Jour
3 et je m'y retrouve - je m'habitue à cette aube subite
qui se lève à 7 h 30 pile. Un instant, tout est noirceur,
puis l'autre, tout est clarté. Le temps n'est ni ensoleillé,
ni couvert, mais il ne pleut pas.
Je
charge la nouvelle voiture de location que j'ai prise
à l'agence hier (celle-ci ne se révolte pas aux arrêts),
et je quitte l'hôtel à 10 h. Ma quête pour localiser
un café Internet est infructueuse, et je m'y perds dans
ces villes portugaises où le nom des rues n'est pas
indiqué. À mes demandes de directions, de vagues réponses
: Em frente (droit devant). Je comprends bientôt
que si l'on suit em frente pour un bon moment,
on repassera par là dans deux ou trois ans ; la terre
est ronde. Je n'ai qu'à suivre mon nez, exploration
à la portugaise !
Quelques
vingt minutes après avoir quitté Albufeira, j'atteins
les contreforts de la Serra de Monchique. C'est
la mi-février, le printemps est en effervescence. Les
amandiers en fleurs parsèment le paysage et le vert
tendre des arbres reflète joliment la lumière argentée.

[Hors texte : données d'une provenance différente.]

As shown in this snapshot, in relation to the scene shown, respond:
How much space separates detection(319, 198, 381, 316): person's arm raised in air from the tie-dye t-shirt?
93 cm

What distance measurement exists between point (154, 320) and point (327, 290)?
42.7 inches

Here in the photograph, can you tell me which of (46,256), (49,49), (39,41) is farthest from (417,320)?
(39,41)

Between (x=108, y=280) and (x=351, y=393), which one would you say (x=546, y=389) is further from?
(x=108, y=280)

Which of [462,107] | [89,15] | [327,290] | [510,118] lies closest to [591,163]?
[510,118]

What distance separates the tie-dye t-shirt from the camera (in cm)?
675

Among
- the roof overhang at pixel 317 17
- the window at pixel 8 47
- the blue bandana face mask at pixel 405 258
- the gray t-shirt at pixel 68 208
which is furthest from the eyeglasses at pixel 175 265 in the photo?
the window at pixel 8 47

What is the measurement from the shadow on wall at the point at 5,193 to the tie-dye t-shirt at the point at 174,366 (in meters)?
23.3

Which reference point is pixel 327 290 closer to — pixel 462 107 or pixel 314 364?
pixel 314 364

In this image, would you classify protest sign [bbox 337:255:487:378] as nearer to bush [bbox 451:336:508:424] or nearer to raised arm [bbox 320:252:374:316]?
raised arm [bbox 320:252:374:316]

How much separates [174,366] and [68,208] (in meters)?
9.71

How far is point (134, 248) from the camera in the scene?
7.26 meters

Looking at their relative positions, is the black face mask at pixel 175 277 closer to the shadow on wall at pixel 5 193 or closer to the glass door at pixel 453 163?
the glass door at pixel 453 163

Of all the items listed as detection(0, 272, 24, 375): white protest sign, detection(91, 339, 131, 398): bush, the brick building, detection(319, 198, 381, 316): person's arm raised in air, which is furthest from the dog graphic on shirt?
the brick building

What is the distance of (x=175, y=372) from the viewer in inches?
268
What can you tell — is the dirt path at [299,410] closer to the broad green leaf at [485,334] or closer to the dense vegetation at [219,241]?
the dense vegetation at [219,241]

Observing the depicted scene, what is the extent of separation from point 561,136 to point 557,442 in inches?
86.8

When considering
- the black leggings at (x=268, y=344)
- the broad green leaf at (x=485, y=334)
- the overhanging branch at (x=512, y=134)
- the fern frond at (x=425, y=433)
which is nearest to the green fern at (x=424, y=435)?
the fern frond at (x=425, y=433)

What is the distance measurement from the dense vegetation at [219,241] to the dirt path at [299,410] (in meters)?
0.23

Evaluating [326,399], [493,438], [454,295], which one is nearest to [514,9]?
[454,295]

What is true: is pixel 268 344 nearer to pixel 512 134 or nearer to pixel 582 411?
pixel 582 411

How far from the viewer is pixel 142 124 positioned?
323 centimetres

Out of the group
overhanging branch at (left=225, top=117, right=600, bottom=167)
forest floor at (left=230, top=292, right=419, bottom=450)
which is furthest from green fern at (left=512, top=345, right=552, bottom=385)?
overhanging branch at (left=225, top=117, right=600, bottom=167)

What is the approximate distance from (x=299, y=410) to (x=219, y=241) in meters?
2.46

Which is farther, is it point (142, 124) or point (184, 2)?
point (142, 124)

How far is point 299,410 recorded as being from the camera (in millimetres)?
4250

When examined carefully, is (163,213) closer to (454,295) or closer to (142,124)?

J'arrête pour faire le plein. Je n'emprunterai pas l'autoestrada,
et il faudra cinq ou six heures de route pour parvenir
à Setúbal. Syntonisée à Antenna Dois,
je m'installe confortablement dans la longue route qui
m'attend.
Mimosa (1)
Subitement,
à droite, un arbre gigantesque m'interpelle, tout chargé
qu'il est de fleurs jaunes. Mimosa ! Je ralentis, puis
j'arrête la voiture sur le bord de la route - un emplacement
y est déjà prévu. La magie de l'arbre agit sur d'autres.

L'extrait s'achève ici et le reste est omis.